• 県外出身者にとって
    インターンシップ先を選ぶのはひと苦労…
    そんなときに出会ったマッチングセミナー

     小学生の時からマスコミの仕事に興味を持ち始め、中学生のときにラジオ局、高校生で出版社の職場体験をしたことがある。「タウン情報誌を発行している出版社でしたが1日だけの体験だったので取材にちょっと同行しただけで終わってしまいました」
    物足りなさを残したまま月日は流れ、大学3回生で3度目のインターンシップに挑戦することに。
     「私は香川県出身。高知が地元ではないので、どんな企業があるのかすらあまり知らなくて…インターンシップ先の企業をどうやって見つければいいのか分からなくて戸惑っていました」
     そんな時、大学内の掲示板に貼られたあるポスターを目にする。「これだ!と思い参加しました」
    そのポスターとは高知県内のインターンシップ受け入れ企業とインターンシップを希望する学生が、直接面談しマッチングを図ることができるマッチングセミナーの開催告知である。

    高知って面白い企業がいっぱいあるんだ!
    セミナーで意欲が増し、早く体験したくなった

     「セミナーで実際に企業の方と話してみると、興味のなかった職種でもトライしてみたい!と思えた事は新しい発見でした」
     積極的に数社面談し、充実したセミナーとなったようだ。最終的に筒井さんがインターンシップ先に選んだ企業は高知のタウン情報誌を発刊する『ほっとこうち』。
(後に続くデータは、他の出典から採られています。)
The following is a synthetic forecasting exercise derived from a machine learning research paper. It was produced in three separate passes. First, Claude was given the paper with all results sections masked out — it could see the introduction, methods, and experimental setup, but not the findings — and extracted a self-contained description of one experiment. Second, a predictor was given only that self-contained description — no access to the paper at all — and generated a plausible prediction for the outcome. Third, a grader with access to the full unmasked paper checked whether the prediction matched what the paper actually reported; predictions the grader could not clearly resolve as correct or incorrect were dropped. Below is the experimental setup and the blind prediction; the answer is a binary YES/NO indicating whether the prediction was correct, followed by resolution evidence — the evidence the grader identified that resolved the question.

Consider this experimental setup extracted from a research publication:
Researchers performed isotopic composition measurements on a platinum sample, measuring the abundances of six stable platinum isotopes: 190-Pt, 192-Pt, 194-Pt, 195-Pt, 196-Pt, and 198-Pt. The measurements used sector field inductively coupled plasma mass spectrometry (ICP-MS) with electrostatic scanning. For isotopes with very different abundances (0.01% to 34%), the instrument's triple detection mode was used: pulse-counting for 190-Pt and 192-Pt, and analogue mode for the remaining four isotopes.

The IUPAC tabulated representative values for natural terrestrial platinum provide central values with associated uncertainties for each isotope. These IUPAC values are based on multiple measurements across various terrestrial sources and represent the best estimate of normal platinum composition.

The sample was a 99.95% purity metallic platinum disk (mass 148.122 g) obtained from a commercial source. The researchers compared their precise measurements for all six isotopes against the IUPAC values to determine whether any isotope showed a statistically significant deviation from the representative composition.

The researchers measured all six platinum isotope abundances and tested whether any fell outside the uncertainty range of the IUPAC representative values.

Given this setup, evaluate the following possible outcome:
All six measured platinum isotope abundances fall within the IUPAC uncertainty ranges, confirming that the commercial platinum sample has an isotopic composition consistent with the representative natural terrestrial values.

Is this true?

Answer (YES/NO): NO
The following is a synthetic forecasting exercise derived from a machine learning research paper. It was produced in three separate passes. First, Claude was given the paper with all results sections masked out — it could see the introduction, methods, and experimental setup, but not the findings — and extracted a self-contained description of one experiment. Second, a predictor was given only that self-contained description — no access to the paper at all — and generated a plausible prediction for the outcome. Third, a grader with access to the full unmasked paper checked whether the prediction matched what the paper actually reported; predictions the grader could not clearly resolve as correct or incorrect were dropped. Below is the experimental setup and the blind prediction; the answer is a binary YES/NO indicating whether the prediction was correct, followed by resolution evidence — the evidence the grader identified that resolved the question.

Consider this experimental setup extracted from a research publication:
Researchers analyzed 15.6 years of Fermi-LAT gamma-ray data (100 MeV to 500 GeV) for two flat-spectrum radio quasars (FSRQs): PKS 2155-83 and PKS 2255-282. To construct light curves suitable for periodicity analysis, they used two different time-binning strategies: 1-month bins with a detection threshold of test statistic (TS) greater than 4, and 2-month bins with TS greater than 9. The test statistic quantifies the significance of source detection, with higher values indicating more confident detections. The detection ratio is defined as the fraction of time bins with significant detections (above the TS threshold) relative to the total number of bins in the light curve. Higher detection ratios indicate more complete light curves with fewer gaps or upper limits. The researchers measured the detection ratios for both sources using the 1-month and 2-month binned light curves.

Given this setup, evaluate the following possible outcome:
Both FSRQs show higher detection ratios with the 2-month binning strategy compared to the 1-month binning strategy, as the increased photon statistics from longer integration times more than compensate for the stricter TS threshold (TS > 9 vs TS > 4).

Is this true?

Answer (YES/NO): NO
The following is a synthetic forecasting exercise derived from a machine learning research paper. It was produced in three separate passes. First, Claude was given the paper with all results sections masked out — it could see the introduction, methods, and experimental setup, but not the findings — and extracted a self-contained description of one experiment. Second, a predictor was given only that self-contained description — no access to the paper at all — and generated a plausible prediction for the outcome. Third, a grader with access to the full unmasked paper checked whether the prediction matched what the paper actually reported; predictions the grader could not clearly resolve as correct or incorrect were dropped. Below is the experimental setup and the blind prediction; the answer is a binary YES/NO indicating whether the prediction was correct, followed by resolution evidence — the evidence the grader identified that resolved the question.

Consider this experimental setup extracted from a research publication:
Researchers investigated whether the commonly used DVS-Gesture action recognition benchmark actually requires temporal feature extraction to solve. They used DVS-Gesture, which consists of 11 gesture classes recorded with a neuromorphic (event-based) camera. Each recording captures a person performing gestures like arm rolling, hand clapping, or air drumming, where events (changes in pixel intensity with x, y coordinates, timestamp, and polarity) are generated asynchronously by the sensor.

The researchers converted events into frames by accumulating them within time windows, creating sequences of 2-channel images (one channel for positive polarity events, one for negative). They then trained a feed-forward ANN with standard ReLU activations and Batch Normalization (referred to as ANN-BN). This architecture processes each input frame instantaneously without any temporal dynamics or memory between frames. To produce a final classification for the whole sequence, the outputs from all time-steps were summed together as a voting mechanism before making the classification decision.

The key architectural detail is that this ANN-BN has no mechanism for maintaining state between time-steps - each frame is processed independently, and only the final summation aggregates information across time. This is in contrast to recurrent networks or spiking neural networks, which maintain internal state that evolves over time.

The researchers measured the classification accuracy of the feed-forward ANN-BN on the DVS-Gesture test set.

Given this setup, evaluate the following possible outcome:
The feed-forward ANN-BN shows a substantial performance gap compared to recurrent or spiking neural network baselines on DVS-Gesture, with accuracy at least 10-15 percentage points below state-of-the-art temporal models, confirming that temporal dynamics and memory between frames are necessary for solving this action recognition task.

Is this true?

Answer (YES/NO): NO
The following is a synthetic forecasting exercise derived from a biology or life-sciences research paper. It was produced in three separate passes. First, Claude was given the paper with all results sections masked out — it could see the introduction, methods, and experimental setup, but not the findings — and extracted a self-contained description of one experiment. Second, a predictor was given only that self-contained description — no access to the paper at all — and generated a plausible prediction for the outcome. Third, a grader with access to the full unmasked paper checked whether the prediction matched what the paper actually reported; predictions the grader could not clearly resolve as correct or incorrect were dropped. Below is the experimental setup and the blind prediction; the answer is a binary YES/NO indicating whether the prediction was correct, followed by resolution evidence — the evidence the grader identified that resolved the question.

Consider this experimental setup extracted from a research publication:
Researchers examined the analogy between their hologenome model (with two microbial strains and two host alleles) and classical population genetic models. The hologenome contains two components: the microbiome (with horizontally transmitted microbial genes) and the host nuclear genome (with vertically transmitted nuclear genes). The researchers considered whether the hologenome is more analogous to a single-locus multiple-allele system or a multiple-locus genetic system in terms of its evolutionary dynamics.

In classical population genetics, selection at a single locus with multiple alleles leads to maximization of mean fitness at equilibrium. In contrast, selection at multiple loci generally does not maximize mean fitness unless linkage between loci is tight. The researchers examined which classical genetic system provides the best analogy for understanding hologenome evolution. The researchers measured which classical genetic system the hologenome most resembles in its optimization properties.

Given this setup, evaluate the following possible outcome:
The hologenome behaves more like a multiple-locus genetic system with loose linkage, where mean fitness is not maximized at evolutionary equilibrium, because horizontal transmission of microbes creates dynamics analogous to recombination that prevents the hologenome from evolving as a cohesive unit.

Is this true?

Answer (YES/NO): YES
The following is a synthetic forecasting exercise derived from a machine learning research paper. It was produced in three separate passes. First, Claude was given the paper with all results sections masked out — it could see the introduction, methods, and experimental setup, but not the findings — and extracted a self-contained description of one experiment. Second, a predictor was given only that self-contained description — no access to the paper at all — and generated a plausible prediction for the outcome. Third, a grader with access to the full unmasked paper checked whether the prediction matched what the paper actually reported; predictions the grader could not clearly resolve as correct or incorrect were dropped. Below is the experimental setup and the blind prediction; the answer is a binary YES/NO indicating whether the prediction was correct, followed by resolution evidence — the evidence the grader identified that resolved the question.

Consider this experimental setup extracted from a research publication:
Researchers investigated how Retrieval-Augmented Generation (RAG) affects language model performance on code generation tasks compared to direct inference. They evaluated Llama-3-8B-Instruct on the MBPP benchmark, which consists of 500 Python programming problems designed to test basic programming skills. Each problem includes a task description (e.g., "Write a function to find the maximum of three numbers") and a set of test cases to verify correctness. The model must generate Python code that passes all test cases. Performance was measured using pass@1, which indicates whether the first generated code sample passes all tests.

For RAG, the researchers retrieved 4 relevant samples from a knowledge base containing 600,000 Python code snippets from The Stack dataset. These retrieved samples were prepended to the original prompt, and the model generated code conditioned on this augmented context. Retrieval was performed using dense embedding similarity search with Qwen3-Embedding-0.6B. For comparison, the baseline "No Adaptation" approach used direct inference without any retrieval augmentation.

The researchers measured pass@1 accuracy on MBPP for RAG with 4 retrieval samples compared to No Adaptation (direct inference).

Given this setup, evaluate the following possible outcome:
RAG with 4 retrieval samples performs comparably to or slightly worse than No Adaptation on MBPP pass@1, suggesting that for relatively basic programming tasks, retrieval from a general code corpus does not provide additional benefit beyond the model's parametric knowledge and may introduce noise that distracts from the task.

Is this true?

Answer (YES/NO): NO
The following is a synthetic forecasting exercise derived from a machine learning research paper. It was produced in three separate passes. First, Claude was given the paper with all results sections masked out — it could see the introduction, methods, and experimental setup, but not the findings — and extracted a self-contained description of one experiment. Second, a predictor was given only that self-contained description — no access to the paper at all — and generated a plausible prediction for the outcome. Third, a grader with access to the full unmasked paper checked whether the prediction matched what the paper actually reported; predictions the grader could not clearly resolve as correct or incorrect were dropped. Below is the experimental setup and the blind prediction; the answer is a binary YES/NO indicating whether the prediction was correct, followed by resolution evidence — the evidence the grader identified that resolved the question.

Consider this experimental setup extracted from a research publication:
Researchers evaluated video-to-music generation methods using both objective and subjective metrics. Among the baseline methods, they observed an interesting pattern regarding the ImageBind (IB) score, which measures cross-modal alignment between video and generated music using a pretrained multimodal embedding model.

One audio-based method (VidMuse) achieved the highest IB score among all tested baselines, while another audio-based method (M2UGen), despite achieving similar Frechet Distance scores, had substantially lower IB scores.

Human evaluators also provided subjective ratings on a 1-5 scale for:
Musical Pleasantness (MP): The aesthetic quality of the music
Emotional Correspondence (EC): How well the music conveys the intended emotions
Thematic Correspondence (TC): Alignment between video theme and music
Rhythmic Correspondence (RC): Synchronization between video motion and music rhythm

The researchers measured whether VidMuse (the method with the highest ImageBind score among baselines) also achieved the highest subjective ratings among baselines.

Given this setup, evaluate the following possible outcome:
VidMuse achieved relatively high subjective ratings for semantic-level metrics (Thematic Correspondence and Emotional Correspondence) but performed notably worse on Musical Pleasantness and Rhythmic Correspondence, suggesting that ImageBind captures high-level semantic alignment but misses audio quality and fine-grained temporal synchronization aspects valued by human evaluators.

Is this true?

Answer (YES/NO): NO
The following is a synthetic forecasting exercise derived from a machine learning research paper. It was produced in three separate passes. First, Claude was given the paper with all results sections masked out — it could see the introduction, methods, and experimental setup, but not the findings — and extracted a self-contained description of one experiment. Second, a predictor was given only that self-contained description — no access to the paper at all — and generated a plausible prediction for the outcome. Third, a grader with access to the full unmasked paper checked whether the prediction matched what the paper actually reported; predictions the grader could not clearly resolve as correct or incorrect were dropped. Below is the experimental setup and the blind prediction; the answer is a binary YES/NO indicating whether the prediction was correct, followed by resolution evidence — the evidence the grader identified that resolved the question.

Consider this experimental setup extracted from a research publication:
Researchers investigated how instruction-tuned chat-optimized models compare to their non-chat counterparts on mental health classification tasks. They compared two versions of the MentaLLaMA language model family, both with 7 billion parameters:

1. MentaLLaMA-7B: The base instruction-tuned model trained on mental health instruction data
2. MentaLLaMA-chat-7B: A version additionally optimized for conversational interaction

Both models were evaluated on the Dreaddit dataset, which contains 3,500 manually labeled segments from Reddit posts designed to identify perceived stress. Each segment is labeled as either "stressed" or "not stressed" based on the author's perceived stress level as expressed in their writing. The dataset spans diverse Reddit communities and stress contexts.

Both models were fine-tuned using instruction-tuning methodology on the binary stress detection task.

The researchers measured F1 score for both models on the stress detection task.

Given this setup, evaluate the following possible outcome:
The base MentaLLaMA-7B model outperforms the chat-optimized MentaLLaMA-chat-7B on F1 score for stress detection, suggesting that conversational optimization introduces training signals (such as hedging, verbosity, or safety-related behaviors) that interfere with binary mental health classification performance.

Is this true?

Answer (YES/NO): YES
「雑誌も読んで知っていたし、いろんな部署が体験出来るということが大きな決め手となりました。営業や企画の仕事から、裏方として支える経理など、出版社の仕事の全体的な流れを知ることができればいいなと」
     セミナーに参加することの大切さを知った筒井さんは、その後のキックオフセミナーにも参加した。インターンシップに対する意欲はますます高まったという。
     インターンシップに臨むにあたって決意したことがあった。「社会に出た時、どんな困難も乗り越えられるチカラを、社会人の皆さんから見て学ばせてもらい、自分のものにしたい!」

  • インターンシップ、なめてたかも…
    めまぐるしい日々、落ち込むこともたびたび

     ついに2週間のインターンシップが始まった。「よさこい増刊号発刊の時期ということもあって体験内容が盛りだくさん過ぎて…記憶が飛んじゃってます(笑)」
     よさこい祭りの取材では帰宅が夜 時を過ぎることもあった。「ずっと外で待機。雨が降ったと思ったらカンカン照りになったり…どこに行っても人がいっぱいで目が回る…読んで楽しい記事の裏側には、地道で大変な取材が必要なんだなと」
     一緒に参加したインターンシップ仲間と「キツイねぇ」と素直な気持ちを分かちあうことで心が軽くなったという。
     営業同行も経験した。「営業といえばノルマ。達成できなければ叱られるというイメージがありました。しかし営業部長さんが、まずは信頼関係。無理は通さないことだ、とおっしゃられていたことが印象に残っています」「いろんな部署を体験しましたが、私は営業の仕事に惹かれました」インターンシップを通して、どうやら筒井さんは自分のパーソナリティに気付き始めているようだ。商談に同席する筒井さんの姿は真剣そのもの…メモを取る眼差しと強い筆圧が印象深い。

    挑戦したら成長できた、そして、高知のことを
    もっともっと知りたくなった!

     「ほっとこうちの皆さんは仕事に厳しくて一生懸命!大変な仕事でしたが、メリハリがあり、やりがいがすごく伝わってきたのです。社内の雰囲気がものすごくいい。おもしろいことやっちゃろ〜っていう気持ちで仕事している。楽しみながら働くっていいなと素直に思いました」
     インターンシップが終わってから、本人が気付かなかった変化をアルバイト先の先輩が見つけてくれた。「今まではお嬢さんみたいやったのに、しっかりしてきたね!と言ってもらえたんです」と照れながら話す。中学・高校とは違い、大学生のインターンシップは企業を自分で決めて交渉しなければならない。筒井さんはマッチングセミナーに参加することでスムーズに参加企業を決める事ができた。
     「あの時セミナーに参加しなかったら今の自分はなかった。一歩踏み出す勇気。このチャレンジ精神を就職活動に活かしたいです」
     『ほっとこうち』を読んで高知を知り、「県外から友達が遊びに来た時にはおいしいお店に連れて行ってあげたい。私が友達にとっての『ほっとこうち』になりたいんです!」
     『ほっとこうち』の社是は「高知を元気にする応援団になろう」ここにもう一人、応援団員誕生だ。